Renting a GPU for your own LLM:
the expensive part is the idle hours

Three ways to pay for the same model: per-token APIs, a rented GPU by the hour, or serverless GPU. Live prices checked today, the break-even formula we actually use, and the data-governance line the price tag never shows.

Yim· written with Dobby (AI Oracle)/July 3, 2026

Yesterday we rented our first GPU: a single RTX 5090 on Vast.ai, a datacenter-grade machine in the EU at $0.756 an hour (the market has offers at half that; we will get to why we paid more), to run a 27B open-weight model (a model whose weights you can download and run yourself) through vLLM for large batches of short jobs.
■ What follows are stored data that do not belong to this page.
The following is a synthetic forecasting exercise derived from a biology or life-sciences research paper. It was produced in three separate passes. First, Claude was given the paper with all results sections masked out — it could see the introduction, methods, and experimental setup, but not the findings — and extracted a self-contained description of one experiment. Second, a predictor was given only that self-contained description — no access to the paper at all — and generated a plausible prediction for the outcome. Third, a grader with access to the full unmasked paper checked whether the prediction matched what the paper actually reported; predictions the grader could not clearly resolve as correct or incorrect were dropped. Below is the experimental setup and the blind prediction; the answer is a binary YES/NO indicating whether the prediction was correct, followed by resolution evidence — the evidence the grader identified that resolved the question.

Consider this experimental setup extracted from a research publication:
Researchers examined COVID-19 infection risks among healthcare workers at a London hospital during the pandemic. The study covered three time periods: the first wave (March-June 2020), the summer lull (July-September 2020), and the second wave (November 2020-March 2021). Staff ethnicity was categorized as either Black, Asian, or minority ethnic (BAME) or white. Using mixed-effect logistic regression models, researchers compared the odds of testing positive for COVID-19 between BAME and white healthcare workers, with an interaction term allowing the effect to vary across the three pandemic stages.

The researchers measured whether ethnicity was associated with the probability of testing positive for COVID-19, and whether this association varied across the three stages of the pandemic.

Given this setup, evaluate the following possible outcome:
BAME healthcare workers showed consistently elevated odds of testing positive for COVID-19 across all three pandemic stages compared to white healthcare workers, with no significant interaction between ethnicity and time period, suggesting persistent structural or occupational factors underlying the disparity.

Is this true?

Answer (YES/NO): YES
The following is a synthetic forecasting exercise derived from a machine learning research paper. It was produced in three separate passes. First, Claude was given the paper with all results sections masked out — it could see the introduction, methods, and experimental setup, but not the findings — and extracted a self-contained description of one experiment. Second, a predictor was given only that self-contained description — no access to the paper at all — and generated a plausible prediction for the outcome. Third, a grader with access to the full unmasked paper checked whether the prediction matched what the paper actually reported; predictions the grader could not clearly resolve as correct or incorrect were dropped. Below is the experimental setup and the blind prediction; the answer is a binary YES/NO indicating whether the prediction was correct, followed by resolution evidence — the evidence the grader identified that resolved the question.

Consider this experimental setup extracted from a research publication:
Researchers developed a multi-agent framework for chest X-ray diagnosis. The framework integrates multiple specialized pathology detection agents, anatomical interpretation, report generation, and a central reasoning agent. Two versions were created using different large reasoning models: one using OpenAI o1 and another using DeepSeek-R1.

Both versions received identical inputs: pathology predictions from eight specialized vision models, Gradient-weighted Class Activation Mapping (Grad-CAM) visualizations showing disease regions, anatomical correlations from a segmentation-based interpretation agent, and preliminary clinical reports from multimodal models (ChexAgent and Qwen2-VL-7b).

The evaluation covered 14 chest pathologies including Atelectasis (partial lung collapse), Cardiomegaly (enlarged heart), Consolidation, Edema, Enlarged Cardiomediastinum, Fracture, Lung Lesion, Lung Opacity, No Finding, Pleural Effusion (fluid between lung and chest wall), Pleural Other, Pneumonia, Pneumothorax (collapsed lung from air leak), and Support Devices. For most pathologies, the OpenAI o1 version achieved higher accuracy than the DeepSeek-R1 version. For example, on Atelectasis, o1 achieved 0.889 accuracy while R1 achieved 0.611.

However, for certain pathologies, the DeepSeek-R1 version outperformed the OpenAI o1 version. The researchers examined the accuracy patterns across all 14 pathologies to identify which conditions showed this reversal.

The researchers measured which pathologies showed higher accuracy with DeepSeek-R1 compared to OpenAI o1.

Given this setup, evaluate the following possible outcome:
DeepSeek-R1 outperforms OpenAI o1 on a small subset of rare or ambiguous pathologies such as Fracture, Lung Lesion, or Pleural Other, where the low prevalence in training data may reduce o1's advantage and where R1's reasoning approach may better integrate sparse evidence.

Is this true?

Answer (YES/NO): NO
The booking took less than five minutes. Machine up, model serving, answers coming back.

What took far longer was the question before it: should we be renting a machine at all, when the same model is available per token through an API, with no machine to babysit and nothing billed while idle? This post is the homework we did to decide. Every price was checked live on the providers' pages on July 3, 2026, and every formula is one we actually use on our own workload.

Part 1Three ways to pay for the same model

The same open-weight model, say a 27B Qwen, can be paid for in three ways, and the three bill on entirely different logic.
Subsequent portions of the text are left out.